All the schools said they have had no change from “normal levels” of existing teachers. Still, schools are developing back up plans. Half of the schools surveyed said they have contingencies in place in case teachers decide not to fulfill contracts, including “cover teachers” to bide time during the hiring process, while others are relying on recruitment agencies for an immediate pool of candidates to fill possible gaps.
And yet, some schools said they believe they will need fewer staff due to an anticipated drop in enrollment.
Declines in Enrollment
With the new school year starting, enrollment figures in the COVID-19 era are starting to come into focus — and some international private schools are taking a hit.

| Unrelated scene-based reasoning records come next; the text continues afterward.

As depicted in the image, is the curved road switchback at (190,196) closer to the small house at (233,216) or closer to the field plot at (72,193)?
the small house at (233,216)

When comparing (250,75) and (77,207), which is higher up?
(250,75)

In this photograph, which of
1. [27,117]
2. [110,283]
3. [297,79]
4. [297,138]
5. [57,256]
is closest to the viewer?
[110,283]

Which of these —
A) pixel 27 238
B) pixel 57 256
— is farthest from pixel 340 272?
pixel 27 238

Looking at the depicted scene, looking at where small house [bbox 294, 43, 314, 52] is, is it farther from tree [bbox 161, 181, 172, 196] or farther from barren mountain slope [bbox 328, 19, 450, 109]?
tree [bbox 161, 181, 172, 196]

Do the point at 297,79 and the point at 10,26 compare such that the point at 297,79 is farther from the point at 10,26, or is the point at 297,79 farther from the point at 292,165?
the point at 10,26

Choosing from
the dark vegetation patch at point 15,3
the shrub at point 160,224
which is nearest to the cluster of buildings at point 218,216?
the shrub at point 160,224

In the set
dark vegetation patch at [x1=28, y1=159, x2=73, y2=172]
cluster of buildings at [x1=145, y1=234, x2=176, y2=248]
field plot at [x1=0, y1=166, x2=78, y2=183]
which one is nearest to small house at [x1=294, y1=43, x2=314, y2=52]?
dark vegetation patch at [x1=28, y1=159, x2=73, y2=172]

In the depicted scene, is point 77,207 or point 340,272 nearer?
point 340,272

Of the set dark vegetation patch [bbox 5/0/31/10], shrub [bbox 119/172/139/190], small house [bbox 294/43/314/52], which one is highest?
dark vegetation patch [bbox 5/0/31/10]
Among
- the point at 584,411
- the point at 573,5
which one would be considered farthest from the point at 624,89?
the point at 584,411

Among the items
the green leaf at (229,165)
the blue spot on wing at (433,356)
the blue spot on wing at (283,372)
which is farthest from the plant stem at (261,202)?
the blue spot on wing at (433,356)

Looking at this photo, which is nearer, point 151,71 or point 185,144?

More than a quarter of Middle Eastern private schools surveyed said admissions are down and nearly three-fourths responded that enrollment had been impacted by the pandemic. Some schools explained the decline was partly due to expatriate families being forced to return home. About 1 out of 10 schools reported the complete opposite: an admissions increase.

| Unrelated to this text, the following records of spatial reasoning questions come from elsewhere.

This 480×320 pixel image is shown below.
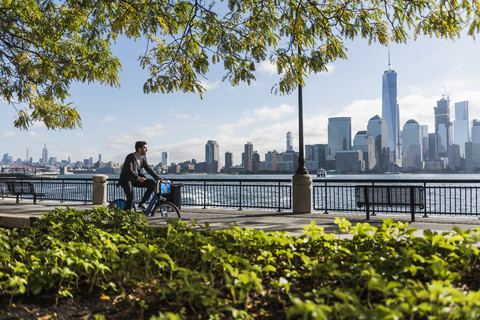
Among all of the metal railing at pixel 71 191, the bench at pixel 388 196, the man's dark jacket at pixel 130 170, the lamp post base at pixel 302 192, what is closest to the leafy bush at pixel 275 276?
the man's dark jacket at pixel 130 170

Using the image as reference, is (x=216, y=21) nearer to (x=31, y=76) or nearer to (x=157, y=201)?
(x=157, y=201)

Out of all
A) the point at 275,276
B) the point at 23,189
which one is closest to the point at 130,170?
the point at 275,276

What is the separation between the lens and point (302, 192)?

Anne Keeling, ISC’s communications director, said the research firm is hearing anecdotally that enrollment in the international private school sector across the globe is down between 4 percent and 25 percent, depending on the region. That’s “not as much as some people thought it might be,” she said.
But schools are still feeling the pinch, and some in the Middle East started freezing fees altogether or offering discounts, ranging from 5 percent to 20 percent in an attempt to attract parents and students. Keeling said not all schools offered discounts, however.
“A lot of schools did well and kept teaching going and assessments going and could argue they were providing the best they could in the particular circumstance,” Keeling said. “Some didn’t have sufficient platforms in place, and parents were having to do much more. In those cases, they had to recognize and give something back or offer incentives to keep those families.”
At the same time, schools reported that recruiting new students is more complex now, primarily due to financial instability on the part of applications.
The pandemic has also led private schools in the regions to reassess marketing approaches, with most now using virtual tours, webinars, interviews via video conference and online Q&As for new families with the school senior leadership team.